Work required ->
Convert the records, beginning with the line containing "When looking at" and continuing through the end of the records, into a JSON list of strings with one string per line, omitting blank lines.

Material for the task ->
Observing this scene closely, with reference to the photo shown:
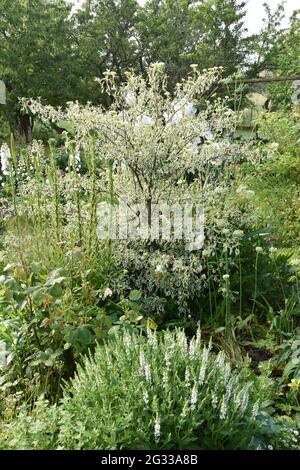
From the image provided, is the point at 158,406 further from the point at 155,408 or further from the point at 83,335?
the point at 83,335

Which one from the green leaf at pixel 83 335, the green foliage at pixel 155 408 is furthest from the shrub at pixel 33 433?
the green leaf at pixel 83 335

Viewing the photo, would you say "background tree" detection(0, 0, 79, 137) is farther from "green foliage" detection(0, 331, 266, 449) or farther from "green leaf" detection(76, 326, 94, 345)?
"green foliage" detection(0, 331, 266, 449)

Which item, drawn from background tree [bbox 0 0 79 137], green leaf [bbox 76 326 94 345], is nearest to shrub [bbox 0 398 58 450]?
green leaf [bbox 76 326 94 345]

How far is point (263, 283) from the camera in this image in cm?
304

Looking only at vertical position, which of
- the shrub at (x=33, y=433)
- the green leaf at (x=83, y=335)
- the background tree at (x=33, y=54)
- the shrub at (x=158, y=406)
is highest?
the background tree at (x=33, y=54)

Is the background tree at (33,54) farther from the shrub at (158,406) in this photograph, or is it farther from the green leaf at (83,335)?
the shrub at (158,406)

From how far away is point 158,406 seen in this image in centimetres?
163

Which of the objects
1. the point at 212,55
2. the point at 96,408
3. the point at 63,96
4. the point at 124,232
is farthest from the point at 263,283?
the point at 212,55

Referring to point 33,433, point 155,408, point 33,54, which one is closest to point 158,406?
point 155,408

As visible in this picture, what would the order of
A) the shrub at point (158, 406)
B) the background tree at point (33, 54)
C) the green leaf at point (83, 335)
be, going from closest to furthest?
1. the shrub at point (158, 406)
2. the green leaf at point (83, 335)
3. the background tree at point (33, 54)

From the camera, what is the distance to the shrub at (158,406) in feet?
5.12
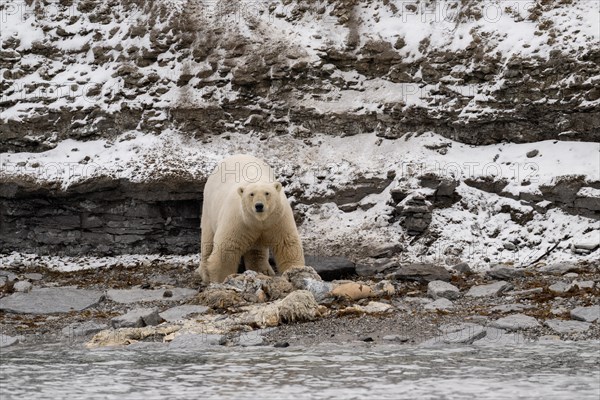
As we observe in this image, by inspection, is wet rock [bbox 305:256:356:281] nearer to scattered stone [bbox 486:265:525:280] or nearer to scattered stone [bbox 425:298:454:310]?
scattered stone [bbox 486:265:525:280]

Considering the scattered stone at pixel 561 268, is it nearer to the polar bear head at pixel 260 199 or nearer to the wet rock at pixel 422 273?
the wet rock at pixel 422 273

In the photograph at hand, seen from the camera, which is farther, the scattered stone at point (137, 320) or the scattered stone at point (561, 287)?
the scattered stone at point (561, 287)

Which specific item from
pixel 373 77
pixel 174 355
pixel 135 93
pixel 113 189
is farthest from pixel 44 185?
pixel 174 355

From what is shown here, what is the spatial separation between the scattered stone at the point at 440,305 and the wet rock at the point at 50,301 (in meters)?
4.70

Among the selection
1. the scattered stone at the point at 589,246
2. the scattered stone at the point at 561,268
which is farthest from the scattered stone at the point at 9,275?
the scattered stone at the point at 589,246

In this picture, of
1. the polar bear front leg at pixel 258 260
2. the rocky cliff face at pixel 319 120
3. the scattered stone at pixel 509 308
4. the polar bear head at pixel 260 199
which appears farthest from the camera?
the rocky cliff face at pixel 319 120

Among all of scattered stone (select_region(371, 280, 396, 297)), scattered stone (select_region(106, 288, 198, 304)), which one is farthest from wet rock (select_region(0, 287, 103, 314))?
scattered stone (select_region(371, 280, 396, 297))

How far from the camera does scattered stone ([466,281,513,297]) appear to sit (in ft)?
42.8

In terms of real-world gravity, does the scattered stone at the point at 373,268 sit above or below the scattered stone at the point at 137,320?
above

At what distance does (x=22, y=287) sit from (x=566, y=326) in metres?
8.41

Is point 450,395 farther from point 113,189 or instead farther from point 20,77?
point 20,77

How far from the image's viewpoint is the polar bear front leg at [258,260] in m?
15.5

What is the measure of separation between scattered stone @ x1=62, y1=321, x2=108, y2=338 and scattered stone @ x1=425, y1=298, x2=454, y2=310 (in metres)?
4.05

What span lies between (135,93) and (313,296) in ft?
28.4
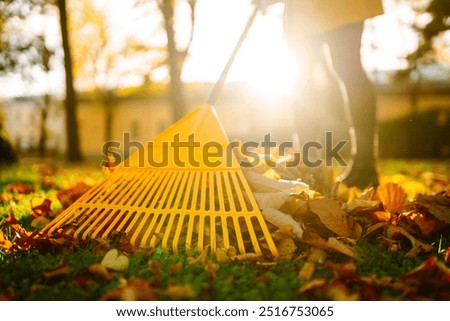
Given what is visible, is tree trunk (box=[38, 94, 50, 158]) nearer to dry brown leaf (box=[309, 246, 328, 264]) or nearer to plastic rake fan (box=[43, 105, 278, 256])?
plastic rake fan (box=[43, 105, 278, 256])

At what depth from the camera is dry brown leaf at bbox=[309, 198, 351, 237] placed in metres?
1.78

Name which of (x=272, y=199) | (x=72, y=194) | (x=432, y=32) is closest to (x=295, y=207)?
(x=272, y=199)

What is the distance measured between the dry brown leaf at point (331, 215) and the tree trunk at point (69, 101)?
9.22 m

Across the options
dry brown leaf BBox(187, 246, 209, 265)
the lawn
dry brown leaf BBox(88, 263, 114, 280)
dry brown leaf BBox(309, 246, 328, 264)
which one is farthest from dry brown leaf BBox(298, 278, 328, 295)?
dry brown leaf BBox(88, 263, 114, 280)

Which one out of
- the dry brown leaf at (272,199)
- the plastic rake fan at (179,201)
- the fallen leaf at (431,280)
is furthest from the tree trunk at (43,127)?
the fallen leaf at (431,280)

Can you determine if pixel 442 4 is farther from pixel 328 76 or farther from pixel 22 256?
pixel 22 256

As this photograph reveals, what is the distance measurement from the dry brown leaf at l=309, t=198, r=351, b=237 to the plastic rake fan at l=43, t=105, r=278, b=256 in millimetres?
230

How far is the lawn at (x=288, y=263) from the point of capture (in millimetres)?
1338

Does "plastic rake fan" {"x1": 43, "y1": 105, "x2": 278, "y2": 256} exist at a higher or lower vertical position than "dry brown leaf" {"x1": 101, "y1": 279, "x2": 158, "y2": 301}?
higher

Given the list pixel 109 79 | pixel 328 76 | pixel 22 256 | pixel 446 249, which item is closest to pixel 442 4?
pixel 328 76

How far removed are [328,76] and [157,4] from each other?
332 inches

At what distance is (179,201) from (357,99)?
1.48 m

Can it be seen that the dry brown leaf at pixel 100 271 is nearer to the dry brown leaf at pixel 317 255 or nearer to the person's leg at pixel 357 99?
the dry brown leaf at pixel 317 255

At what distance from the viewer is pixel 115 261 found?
4.91 ft
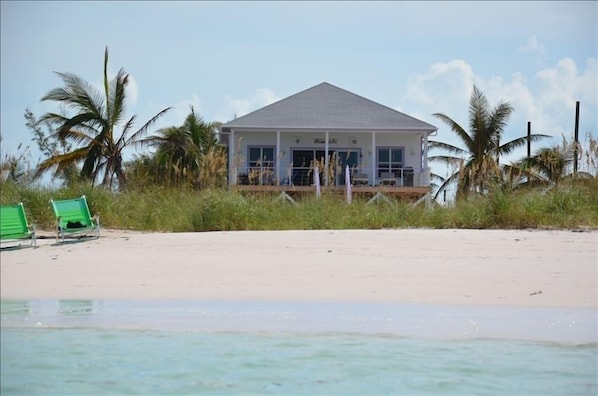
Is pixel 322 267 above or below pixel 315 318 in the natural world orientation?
above

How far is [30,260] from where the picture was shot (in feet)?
38.4

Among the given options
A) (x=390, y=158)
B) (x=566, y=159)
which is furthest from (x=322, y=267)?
(x=390, y=158)

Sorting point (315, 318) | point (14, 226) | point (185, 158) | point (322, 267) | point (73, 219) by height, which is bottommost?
point (315, 318)

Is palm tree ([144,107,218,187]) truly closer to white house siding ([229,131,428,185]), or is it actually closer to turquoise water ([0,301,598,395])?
white house siding ([229,131,428,185])

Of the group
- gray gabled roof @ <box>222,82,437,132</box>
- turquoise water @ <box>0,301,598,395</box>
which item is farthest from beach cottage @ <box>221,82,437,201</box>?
turquoise water @ <box>0,301,598,395</box>

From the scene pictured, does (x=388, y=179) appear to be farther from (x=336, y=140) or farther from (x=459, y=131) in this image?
(x=459, y=131)

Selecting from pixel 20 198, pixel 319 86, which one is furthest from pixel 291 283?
pixel 319 86

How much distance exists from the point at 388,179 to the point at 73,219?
1654 centimetres

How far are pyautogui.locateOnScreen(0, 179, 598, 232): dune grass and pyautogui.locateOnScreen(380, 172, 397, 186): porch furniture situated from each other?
475 inches

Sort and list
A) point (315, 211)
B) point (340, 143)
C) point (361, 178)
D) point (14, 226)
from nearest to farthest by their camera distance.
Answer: point (14, 226) < point (315, 211) < point (361, 178) < point (340, 143)

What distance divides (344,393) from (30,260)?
6.92 meters

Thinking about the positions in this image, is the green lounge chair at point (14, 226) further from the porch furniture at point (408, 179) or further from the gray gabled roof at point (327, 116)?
the porch furniture at point (408, 179)

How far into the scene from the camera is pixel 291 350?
7375mm

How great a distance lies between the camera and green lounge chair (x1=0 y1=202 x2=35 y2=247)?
1279 centimetres
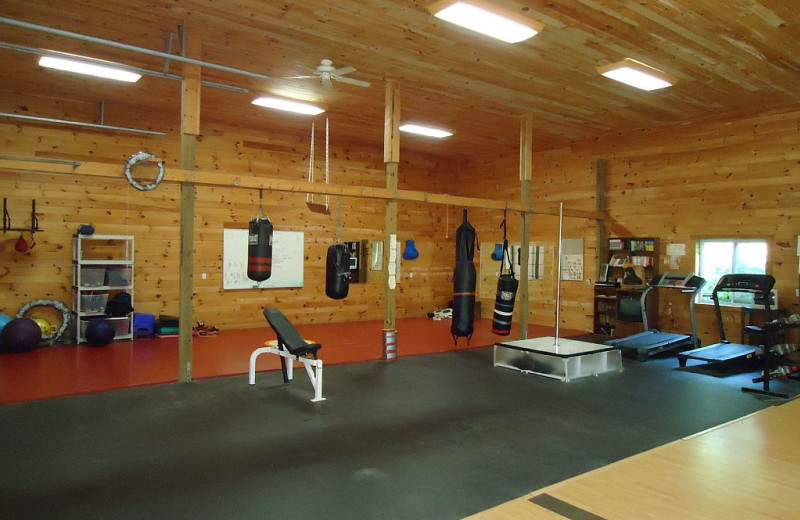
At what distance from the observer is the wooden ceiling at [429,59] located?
5004mm

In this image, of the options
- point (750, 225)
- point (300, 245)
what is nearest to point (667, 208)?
point (750, 225)

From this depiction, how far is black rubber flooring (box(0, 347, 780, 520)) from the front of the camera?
320cm

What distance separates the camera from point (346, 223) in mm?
10938

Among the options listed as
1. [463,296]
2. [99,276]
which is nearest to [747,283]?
[463,296]

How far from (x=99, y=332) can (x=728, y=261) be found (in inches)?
366

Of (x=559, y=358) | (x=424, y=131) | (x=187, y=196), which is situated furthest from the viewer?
(x=424, y=131)

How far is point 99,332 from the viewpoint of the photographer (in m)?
7.51

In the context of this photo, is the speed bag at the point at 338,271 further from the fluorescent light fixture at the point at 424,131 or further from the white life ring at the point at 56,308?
the white life ring at the point at 56,308

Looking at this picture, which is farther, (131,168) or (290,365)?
(290,365)

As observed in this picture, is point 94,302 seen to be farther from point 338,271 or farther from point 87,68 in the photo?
point 338,271

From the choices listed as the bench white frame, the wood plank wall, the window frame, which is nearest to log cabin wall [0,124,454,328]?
the wood plank wall

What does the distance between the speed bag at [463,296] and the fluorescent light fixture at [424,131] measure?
3.38m

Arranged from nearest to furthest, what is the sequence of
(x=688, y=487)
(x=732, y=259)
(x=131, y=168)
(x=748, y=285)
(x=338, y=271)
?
(x=688, y=487) < (x=131, y=168) < (x=338, y=271) < (x=748, y=285) < (x=732, y=259)

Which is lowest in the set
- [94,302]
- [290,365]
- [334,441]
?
[334,441]
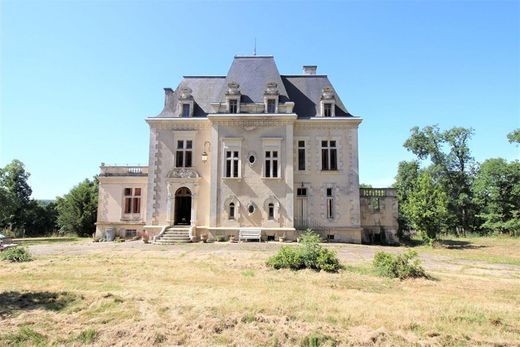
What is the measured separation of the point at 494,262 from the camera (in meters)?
13.5

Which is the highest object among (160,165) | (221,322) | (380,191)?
(160,165)

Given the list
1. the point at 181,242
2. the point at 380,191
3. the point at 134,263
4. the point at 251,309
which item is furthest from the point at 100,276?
the point at 380,191

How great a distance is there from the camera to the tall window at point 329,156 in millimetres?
23141

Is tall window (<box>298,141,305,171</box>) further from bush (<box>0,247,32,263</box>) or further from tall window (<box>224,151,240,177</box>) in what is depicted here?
bush (<box>0,247,32,263</box>)

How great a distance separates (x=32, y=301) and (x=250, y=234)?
14.9m

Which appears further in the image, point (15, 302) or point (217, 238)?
point (217, 238)

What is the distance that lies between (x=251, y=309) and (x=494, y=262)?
11.8 meters

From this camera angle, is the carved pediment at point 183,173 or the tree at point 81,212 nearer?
the carved pediment at point 183,173

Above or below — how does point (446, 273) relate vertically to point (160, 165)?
below

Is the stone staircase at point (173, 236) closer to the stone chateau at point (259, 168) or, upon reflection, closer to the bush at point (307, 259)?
the stone chateau at point (259, 168)

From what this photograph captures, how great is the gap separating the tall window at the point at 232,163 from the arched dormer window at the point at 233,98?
9.36 ft

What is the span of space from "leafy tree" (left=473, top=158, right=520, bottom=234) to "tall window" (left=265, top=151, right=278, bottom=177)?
25787 mm

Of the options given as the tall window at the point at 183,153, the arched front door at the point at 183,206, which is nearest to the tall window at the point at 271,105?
the tall window at the point at 183,153

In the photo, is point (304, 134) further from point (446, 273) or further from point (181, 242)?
point (446, 273)
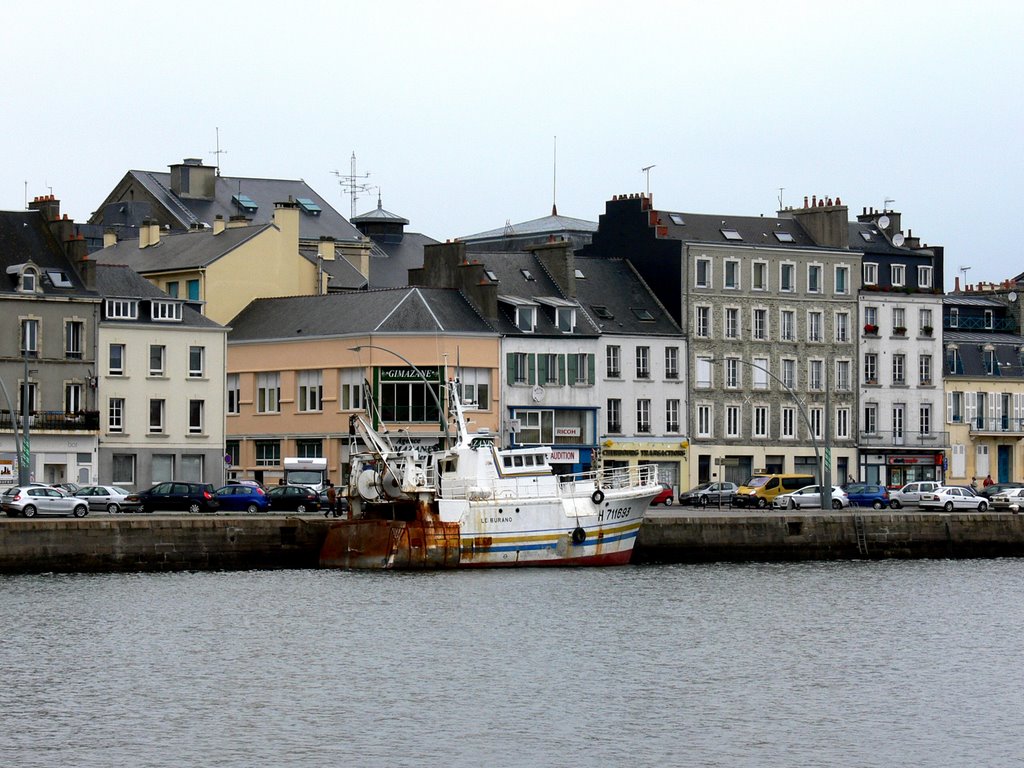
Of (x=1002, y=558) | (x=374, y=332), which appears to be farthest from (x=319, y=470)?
(x=1002, y=558)

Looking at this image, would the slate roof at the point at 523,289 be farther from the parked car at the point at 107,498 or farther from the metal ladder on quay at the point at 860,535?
the parked car at the point at 107,498

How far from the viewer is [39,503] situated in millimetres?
76312

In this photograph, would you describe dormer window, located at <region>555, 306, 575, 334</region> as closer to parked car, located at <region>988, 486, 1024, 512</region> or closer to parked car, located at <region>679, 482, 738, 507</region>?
parked car, located at <region>679, 482, 738, 507</region>

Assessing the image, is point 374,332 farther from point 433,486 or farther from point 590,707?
point 590,707

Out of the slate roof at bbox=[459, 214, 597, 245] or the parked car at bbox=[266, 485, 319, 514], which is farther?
the slate roof at bbox=[459, 214, 597, 245]

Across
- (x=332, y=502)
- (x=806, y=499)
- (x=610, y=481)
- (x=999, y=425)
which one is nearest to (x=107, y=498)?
(x=332, y=502)

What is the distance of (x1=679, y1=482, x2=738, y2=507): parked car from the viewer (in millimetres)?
96812

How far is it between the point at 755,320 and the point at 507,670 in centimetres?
6142

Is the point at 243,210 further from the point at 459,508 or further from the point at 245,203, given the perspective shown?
the point at 459,508

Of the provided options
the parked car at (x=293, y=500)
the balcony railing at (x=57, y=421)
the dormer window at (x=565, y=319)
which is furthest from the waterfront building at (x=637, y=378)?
the balcony railing at (x=57, y=421)

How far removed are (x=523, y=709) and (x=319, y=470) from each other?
52.9m

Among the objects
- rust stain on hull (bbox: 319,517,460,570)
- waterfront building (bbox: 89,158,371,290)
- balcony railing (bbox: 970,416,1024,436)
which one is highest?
waterfront building (bbox: 89,158,371,290)

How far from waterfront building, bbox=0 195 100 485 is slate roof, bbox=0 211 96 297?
4cm

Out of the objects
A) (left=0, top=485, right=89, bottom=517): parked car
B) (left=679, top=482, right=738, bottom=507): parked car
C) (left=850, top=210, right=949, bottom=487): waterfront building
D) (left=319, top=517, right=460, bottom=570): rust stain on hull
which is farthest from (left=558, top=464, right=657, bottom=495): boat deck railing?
(left=850, top=210, right=949, bottom=487): waterfront building
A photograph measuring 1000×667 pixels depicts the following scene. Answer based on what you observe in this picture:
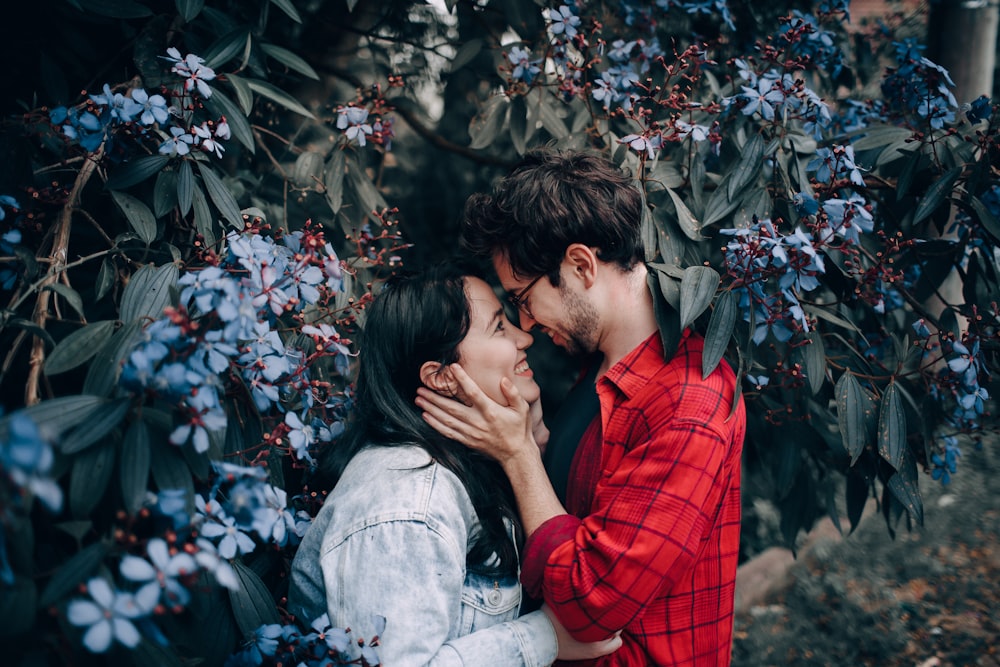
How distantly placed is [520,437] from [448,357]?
238mm

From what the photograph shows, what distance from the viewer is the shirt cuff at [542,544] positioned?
1375 millimetres

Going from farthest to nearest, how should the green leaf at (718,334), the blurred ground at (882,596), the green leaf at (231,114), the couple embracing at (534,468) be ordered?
the blurred ground at (882,596) < the green leaf at (231,114) < the green leaf at (718,334) < the couple embracing at (534,468)

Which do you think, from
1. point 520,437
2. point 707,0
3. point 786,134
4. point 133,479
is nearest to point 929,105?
point 786,134

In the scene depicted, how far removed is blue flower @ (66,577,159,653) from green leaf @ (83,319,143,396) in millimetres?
303

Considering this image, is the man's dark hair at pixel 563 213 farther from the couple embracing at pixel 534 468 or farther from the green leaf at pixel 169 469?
the green leaf at pixel 169 469

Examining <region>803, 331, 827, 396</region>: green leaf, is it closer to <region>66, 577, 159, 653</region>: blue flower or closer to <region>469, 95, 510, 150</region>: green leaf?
<region>469, 95, 510, 150</region>: green leaf

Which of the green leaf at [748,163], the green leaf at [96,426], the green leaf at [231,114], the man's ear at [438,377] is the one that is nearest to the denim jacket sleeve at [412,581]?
the man's ear at [438,377]

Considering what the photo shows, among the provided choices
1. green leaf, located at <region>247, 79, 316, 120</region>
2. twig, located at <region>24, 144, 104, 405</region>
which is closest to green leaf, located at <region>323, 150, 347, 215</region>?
green leaf, located at <region>247, 79, 316, 120</region>

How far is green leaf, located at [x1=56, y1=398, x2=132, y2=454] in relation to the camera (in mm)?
927

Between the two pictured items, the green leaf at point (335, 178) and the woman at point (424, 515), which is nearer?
the woman at point (424, 515)

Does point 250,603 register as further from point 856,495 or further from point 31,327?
point 856,495

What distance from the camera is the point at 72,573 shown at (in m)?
0.87

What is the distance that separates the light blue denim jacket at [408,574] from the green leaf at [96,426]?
48cm

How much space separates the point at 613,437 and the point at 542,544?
11.0 inches
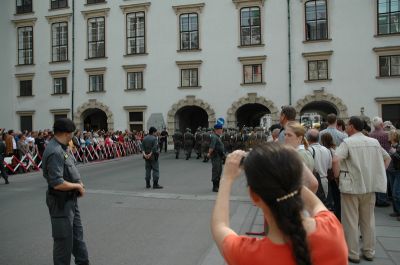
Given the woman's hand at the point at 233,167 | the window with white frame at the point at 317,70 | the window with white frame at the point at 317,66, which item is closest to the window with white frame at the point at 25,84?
the window with white frame at the point at 317,66

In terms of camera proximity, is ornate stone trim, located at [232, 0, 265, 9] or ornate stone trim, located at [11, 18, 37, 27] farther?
ornate stone trim, located at [11, 18, 37, 27]

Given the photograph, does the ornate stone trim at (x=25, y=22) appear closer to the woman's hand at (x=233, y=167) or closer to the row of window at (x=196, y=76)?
the row of window at (x=196, y=76)

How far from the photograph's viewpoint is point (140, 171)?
16578mm

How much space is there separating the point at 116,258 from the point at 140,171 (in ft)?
36.9

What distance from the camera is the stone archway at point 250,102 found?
87.6 ft

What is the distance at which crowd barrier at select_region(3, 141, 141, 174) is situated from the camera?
641 inches

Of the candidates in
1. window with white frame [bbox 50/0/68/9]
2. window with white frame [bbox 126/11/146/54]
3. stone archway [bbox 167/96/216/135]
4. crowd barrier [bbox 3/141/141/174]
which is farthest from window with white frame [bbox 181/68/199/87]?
window with white frame [bbox 50/0/68/9]

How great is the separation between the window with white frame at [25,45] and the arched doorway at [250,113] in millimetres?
18357

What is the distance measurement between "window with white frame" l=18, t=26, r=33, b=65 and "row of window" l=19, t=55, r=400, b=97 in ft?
6.01

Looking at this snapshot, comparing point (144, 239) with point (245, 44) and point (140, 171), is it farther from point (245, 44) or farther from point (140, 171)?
point (245, 44)

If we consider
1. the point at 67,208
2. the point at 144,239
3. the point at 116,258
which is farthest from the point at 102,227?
the point at 67,208

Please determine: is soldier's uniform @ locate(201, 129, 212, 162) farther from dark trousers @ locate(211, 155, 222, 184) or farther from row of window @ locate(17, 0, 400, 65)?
row of window @ locate(17, 0, 400, 65)

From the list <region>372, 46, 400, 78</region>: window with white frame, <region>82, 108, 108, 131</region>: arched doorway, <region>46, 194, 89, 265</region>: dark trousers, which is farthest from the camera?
<region>82, 108, 108, 131</region>: arched doorway

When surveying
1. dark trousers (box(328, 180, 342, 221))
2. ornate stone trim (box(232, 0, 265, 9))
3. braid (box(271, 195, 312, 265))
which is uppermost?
ornate stone trim (box(232, 0, 265, 9))
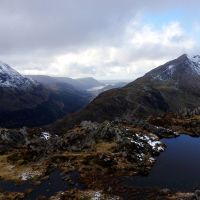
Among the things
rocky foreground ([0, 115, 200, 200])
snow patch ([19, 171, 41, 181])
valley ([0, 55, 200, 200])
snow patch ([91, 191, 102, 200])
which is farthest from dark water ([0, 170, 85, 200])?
snow patch ([91, 191, 102, 200])

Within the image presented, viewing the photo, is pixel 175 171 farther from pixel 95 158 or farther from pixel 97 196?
pixel 97 196

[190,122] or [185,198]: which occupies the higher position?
[190,122]

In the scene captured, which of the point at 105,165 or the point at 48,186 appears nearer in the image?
the point at 48,186

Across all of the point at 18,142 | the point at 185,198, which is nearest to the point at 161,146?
the point at 185,198

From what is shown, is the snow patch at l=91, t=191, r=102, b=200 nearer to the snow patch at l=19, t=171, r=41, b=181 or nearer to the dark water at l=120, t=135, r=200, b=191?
the dark water at l=120, t=135, r=200, b=191

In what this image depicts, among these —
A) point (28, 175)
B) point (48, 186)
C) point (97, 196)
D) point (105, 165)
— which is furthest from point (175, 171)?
point (28, 175)

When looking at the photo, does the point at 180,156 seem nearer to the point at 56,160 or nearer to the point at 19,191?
the point at 56,160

Output for this task ->
[
  "When looking at the photo, does the point at 180,156 seem nearer to the point at 56,160 or nearer to the point at 19,191?",
  "the point at 56,160"
]